Web Analytics

5 steps to improve work-life balance in the Industrial sector

  • Wellness in the workplace
  • By Marc Page
  • Published on March 4

5 steps to Improve Work-life Balance in the Industrial Sector

Before implementing any work-life initiative, shops must understand what it is and what it means for workers.

Seventy per cent. That’s the number of Canadian employees who are concerned about the psychological health and safety of their workplace, according to research done by the Mental Health Commission of Canada. What’s worse is that, according to the same research, 14 percent of workers don’t believe their workplace is healthy or safe at all.

It’s numbers like these that reiterate the importance of health and safety in the workplace.

Enter work-life balance initiatives. These are just one option that employers can explore as they aim to decrease the costs associated with mental health—like absenteeism, job dissatisfaction, and burnout—while increasing the health and well-being of workers, and their morale and productivity.

Before implementing any initiative, it’s important to first understand what work-life balance is, what it means for workers, and the role that workplaces play in contributing to it.

Defining Work-Life Balance

First, this balance is not necessarily about splitting time equally, but rather that the individual feels fulfilled and content with both aspects of their life.

A work-life imbalance typically results from two issues. The first is lack of time, which can lead to scheduling conflicts. Are there enough hours in a workday to complete every task? Are meetings an interruption to workflow? Do workers feel like they have enough time to take their scheduled breaks?

The second aspect is feeling overwhelmed, overloaded, and stressed by the pressures of multiple roles. These roles can take place both on the job and in the personal lives of workers. For example, duties outside of paid work—like caregiving for an elderly family member—can contribute to feelings of stress, especially when combined with responsibilities at work.

In settings like shops, warehouses, and factories, where employees can work various shifts, take on overtime, and multitask, work-life balance becomes a concern, especially if it’s not addressed.

For example, in situations where work-life balance isn’t prioritized by a workplace, stress can manifest and not only negatively impact the individual worker, but trickle down to their family, friends, colleagues, the employer, and the overall workplace. In Canada each year, it’s reported that 500,000 workers miss work because of mental illness. In addition, 30 percent of short- and long-term disability claims are linked to mental health problems and illnesses, costing the Canadian economy billions of dollars each year, $51 billion to be exact.

Manager Support Is Key

Putting it into perspective, think of a shop worker who feels overwhelmed by their workload, yet doesn’t feel supported by their manager to discuss the problems they’re facing. In this type of situation, their workload may be affecting their physical and mental health and they may not even be able to take their scheduled breaks. This lack of work-life balance causes the worker to feel demotivated, stressed, and fatigued, and may even cause near-misses or accidents on the shop floor.

In addition to improving the way work is done, such as workload management and proper allocation of resources, work-life balance initiatives should consist of benefits, policies, and programs that allow workers to disconnect from work.

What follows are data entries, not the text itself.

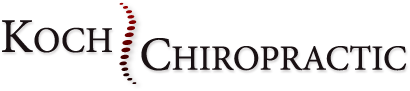 Koch Chiropractic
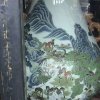 Photos de Chine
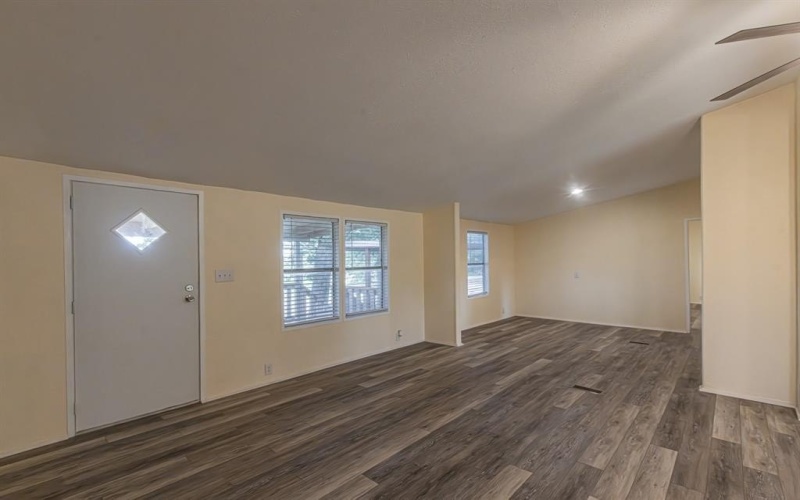 1708 Billie Drive, Weatherford, TX 76085, 3 Bedrooms Bedrooms, ,2 BathroomsBathrooms,Residential,For Sale,1708 Billie Drive,0,21001631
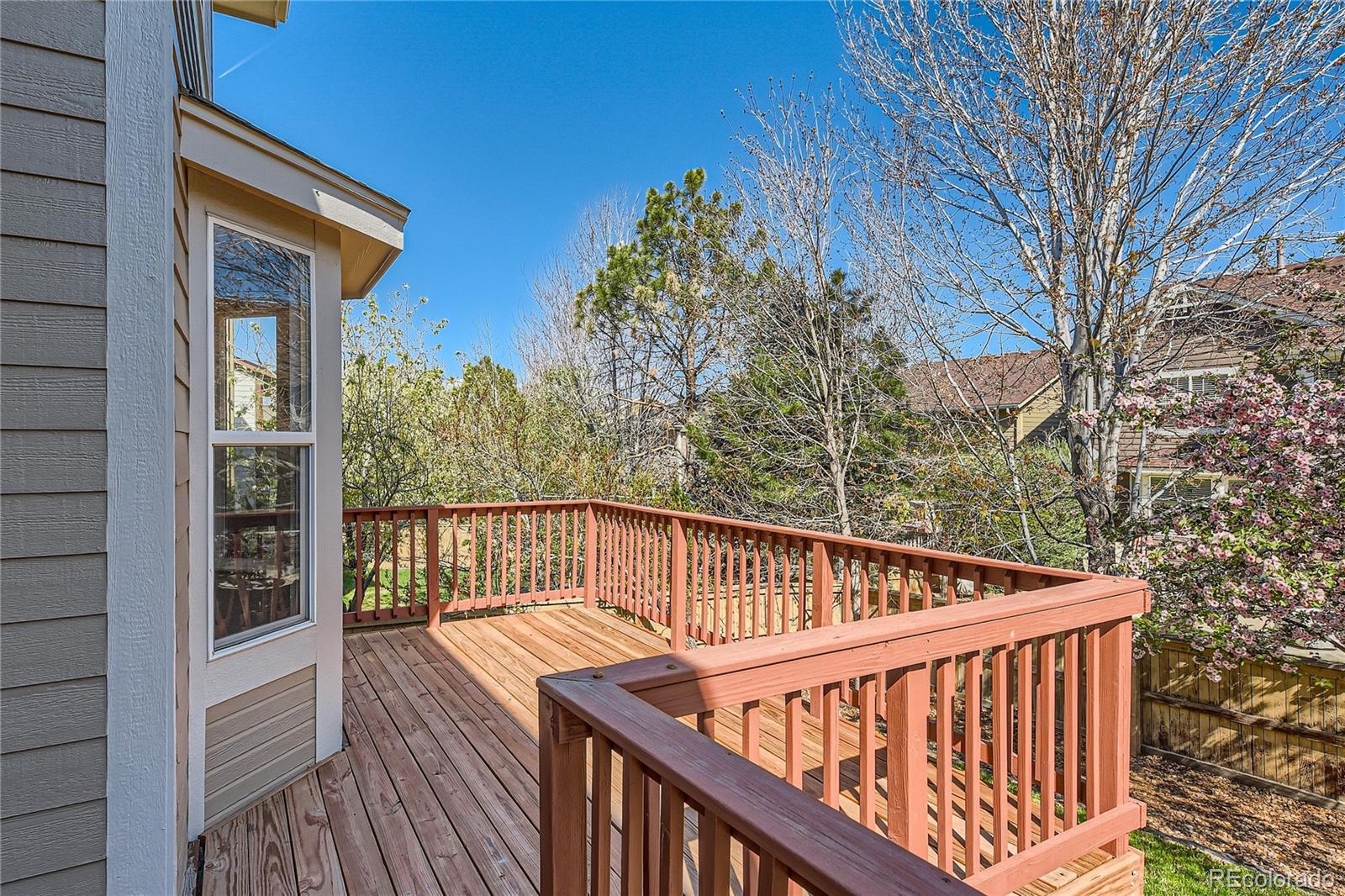 MLS Image #24 for 3466  craftsbury drive,highlands ranch, Colorado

They can include parental and family leave policies, fitness membership reimbursement, employee assistance programs, and training.

With the guidance and necessary support from the employer, these types of programs can be implemented and maintained by any number of workers, including members of a health and safety committee, human resources, or a worker who’s been appointed as a healthy workplace champion.

But remember, because every organization is unique and has its own set of requirements and needs, starting a work-life balance program requires more than a one-size-fits-all approach.

When starting a program, work from the ground up. This involves asking questions, getting support, planning, and monitoring along the way. These five steps are a good place to start:

1. Assess. Survey and observe workers, supervisors, and managers to assess their needs and current situations. Ask them about any needs and concerns they may have about their roles. In this way, you get to the root of their problems and can provide tailored programs to reduce workplace stress. Depending on what you find, your workplace might explore initiatives like educational workshops on stress relief and nutrition, external training opportunities, and formal disconnect policies.

2. Get Support. There’s no “I” in team, and it’s no different for health and safety. When implementing work-life balance initiatives, make sure you have support from all levels of the organization. To do this, you’ll want to educate team members on the benefits, challenges, and objectives.

3. Be Clear. Explain how hours, productivity, and deadlines will be checked, and address fears and apprehension expressed by workers and managerial teams. Be sure that workload problems are resolved and set realistic targets.

4. Be Comprehensive. Create very detailed policies and guidelines. You’ll want to clearly state the who, what, where, why, and how of your plan, and its effects on workers. For example, how does a new policy affect vacation time, shift work, and overtime?

5. Test and Monitor. Don’t worry about going all in right away. Consider initiating a trial period to see what’s working. To do that, ask questions, launch surveys, and act on recommendations with the necessary adjustments.

When health promotion supports and programs are in place, everyone benefits. Shops will see improved morale, fewer injuries, less absenteeism, and better working relationships between colleagues. It’s benefits like these that remind us that work-life balance shouldn’t be seen just as a workplace perk, it should be treated as a priority.